The FOM project is just one of eight major water improvement projects that have been carried out over the last 12 years as a partnership involving the Lake Huron Primary Water Supply System, the Elgin Area Primary Water Supply System, and the City of London. These authorities cover the water needs of 500,000 people and 15 municipalities in urban and rural communities. In 2004 they formed the partnership and developed the Huron Elgin London Project for Clean Water, or “HELP Clean Water,” which began construction in 2009 and is just winding up.
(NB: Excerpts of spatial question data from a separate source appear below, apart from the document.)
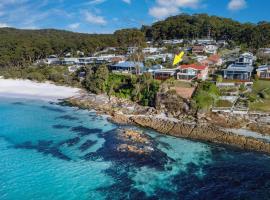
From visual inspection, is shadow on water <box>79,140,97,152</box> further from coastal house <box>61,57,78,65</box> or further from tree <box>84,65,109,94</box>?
coastal house <box>61,57,78,65</box>

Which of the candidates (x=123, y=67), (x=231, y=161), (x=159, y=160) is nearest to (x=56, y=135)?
(x=159, y=160)

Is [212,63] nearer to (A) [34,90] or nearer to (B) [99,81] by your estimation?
(B) [99,81]

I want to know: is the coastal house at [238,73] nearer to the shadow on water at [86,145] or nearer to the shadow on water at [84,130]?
the shadow on water at [84,130]

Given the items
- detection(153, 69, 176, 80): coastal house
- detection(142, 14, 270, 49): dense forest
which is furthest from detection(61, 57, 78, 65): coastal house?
detection(142, 14, 270, 49): dense forest

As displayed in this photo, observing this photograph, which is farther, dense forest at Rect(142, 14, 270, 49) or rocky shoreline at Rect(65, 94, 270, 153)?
dense forest at Rect(142, 14, 270, 49)

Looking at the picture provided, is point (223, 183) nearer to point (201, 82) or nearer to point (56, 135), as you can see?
point (56, 135)

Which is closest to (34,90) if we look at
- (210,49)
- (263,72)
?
(263,72)

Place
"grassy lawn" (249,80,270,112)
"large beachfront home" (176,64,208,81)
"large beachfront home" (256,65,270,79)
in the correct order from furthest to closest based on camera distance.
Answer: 1. "large beachfront home" (256,65,270,79)
2. "large beachfront home" (176,64,208,81)
3. "grassy lawn" (249,80,270,112)
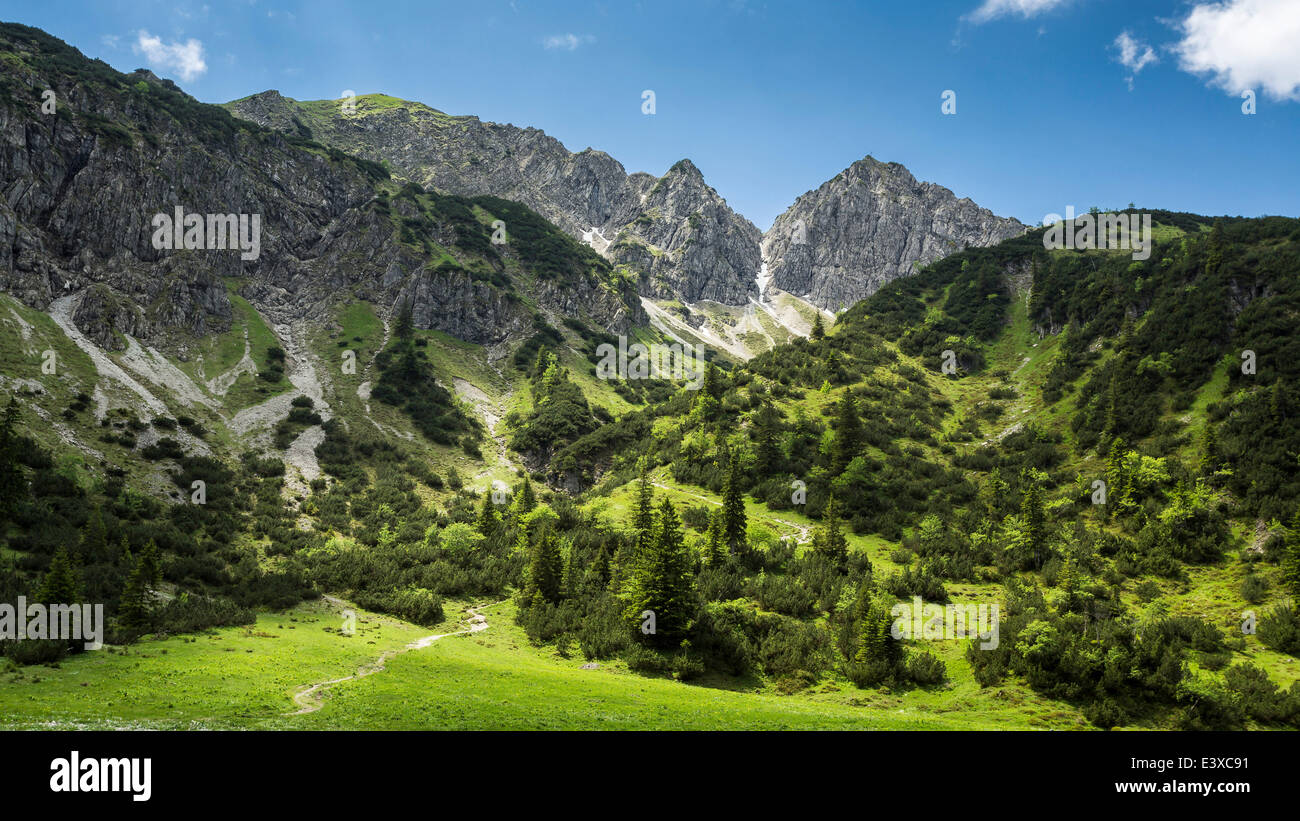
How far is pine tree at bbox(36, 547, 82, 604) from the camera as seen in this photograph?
27.7 metres

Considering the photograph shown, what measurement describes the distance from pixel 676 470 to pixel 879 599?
1700 inches

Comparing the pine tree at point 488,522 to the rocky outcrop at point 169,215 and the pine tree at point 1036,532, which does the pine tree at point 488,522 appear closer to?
the pine tree at point 1036,532

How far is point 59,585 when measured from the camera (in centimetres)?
2812

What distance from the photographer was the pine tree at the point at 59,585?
90.8 ft

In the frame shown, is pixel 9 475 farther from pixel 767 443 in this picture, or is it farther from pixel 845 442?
pixel 845 442

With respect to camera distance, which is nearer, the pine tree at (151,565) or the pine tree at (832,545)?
the pine tree at (151,565)

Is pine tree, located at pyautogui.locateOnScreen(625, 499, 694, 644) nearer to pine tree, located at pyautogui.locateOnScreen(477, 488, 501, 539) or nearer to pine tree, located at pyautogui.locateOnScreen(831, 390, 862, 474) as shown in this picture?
pine tree, located at pyautogui.locateOnScreen(477, 488, 501, 539)

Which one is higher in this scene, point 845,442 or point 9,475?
point 845,442

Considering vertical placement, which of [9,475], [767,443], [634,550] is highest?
[767,443]

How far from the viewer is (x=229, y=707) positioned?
19031 millimetres

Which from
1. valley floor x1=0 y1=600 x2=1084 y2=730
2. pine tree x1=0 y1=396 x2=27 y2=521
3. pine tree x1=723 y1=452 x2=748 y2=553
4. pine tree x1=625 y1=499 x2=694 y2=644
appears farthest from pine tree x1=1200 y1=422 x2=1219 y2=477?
pine tree x1=0 y1=396 x2=27 y2=521

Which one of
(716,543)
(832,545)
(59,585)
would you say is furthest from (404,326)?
(832,545)

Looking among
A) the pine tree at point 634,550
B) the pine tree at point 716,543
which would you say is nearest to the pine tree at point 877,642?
the pine tree at point 634,550
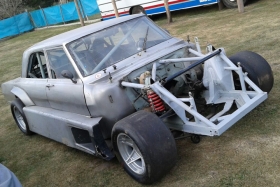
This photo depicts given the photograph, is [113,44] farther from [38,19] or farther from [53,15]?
[38,19]

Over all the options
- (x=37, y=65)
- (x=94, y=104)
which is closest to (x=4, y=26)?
(x=37, y=65)

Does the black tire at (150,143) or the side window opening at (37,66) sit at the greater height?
the side window opening at (37,66)

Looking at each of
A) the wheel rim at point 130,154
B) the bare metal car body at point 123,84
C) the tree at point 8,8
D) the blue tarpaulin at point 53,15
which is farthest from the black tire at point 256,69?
the tree at point 8,8

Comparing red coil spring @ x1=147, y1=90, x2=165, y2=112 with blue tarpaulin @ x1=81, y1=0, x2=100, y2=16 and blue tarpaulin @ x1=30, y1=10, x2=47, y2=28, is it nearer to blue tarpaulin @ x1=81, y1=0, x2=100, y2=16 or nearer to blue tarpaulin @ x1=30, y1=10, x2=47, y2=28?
blue tarpaulin @ x1=81, y1=0, x2=100, y2=16

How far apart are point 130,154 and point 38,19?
87.6 ft

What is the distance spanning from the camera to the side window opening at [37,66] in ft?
18.5

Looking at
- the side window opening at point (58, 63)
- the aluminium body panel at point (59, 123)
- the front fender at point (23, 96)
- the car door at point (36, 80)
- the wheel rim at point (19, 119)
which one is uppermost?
the side window opening at point (58, 63)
The federal and provincial governments provided $100 million for the work.

The region is served by two water treatment plants, one on each of the two lakes. The goal of HELP is not only to improve and expand the system, but also to add full emergency power and reduce the region’s reliance on groundwater.

Besides the fibre optic monitoring project, the projects under the $177-million HELP program included the construction of a new reservoir and upgrades to a pumping station near the city of London, new residue management facilities at the water treatment plants, and pipeline twinning.
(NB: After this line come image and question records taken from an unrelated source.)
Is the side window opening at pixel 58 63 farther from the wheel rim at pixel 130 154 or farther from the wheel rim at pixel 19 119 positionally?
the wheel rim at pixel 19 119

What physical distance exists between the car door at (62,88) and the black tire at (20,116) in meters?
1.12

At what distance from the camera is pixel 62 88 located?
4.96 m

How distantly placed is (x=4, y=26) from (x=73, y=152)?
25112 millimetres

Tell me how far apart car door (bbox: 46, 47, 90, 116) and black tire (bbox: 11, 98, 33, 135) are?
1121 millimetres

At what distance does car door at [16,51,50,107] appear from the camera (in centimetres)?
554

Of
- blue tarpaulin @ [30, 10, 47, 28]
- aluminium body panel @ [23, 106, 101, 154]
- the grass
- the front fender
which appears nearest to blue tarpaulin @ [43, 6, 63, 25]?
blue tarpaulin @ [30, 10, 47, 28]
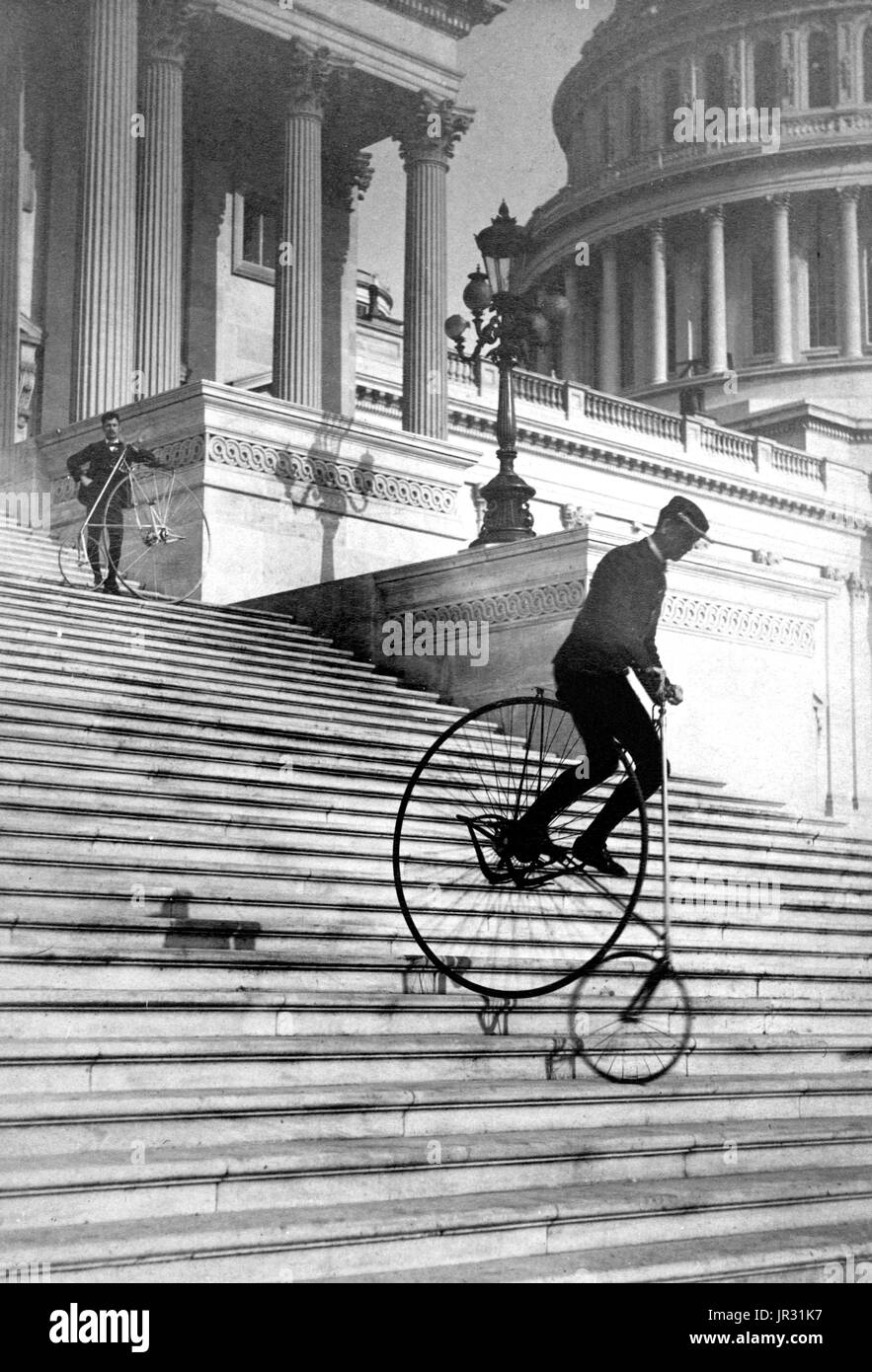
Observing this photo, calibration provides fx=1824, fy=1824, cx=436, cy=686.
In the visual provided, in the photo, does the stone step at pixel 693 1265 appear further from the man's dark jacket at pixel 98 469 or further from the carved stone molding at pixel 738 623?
the man's dark jacket at pixel 98 469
The specific names of the eight components and the consulting engineers involved are as follows:

  • Southeast Reservoir and Pump Station (AECOM)
  • Emergency Backup Generators (MVA Engineering)
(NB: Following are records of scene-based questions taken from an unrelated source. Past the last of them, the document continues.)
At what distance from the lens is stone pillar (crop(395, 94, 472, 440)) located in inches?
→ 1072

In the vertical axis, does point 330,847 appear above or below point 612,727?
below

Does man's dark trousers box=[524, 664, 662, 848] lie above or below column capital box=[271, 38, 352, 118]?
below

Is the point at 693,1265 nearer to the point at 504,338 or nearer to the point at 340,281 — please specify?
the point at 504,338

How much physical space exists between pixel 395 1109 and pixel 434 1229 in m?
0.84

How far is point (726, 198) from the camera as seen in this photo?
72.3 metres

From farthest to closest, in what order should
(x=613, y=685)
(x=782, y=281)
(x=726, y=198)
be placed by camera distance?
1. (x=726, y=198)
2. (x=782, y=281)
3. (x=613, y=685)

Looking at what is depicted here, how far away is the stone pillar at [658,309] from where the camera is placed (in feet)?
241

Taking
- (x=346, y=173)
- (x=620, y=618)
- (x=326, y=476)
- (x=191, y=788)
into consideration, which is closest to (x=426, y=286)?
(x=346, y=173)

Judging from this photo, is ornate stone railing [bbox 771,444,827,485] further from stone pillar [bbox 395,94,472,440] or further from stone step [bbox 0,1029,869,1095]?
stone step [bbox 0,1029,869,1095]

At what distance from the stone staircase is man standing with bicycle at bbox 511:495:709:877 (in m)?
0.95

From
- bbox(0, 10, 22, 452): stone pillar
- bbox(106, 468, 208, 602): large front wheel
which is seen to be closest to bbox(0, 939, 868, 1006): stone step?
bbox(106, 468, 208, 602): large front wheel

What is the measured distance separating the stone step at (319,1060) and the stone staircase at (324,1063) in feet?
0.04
  • Residuals Management Facility – Lake Huron water treatment plant (CH2M Hill)
  • Lake Huron Primary Transmission Pipeline Twinning (Stantec)
  • Fibre Optic Monitoring System – Lake Huron water system (Stantec)
  • Residuals Management Facility – Elgin Area water treatment plant (AECOM)
  • Elgin Area Transmission Pipeline Twinning (Stantec)
  • Filtration System Replacement (R.V. Anderson).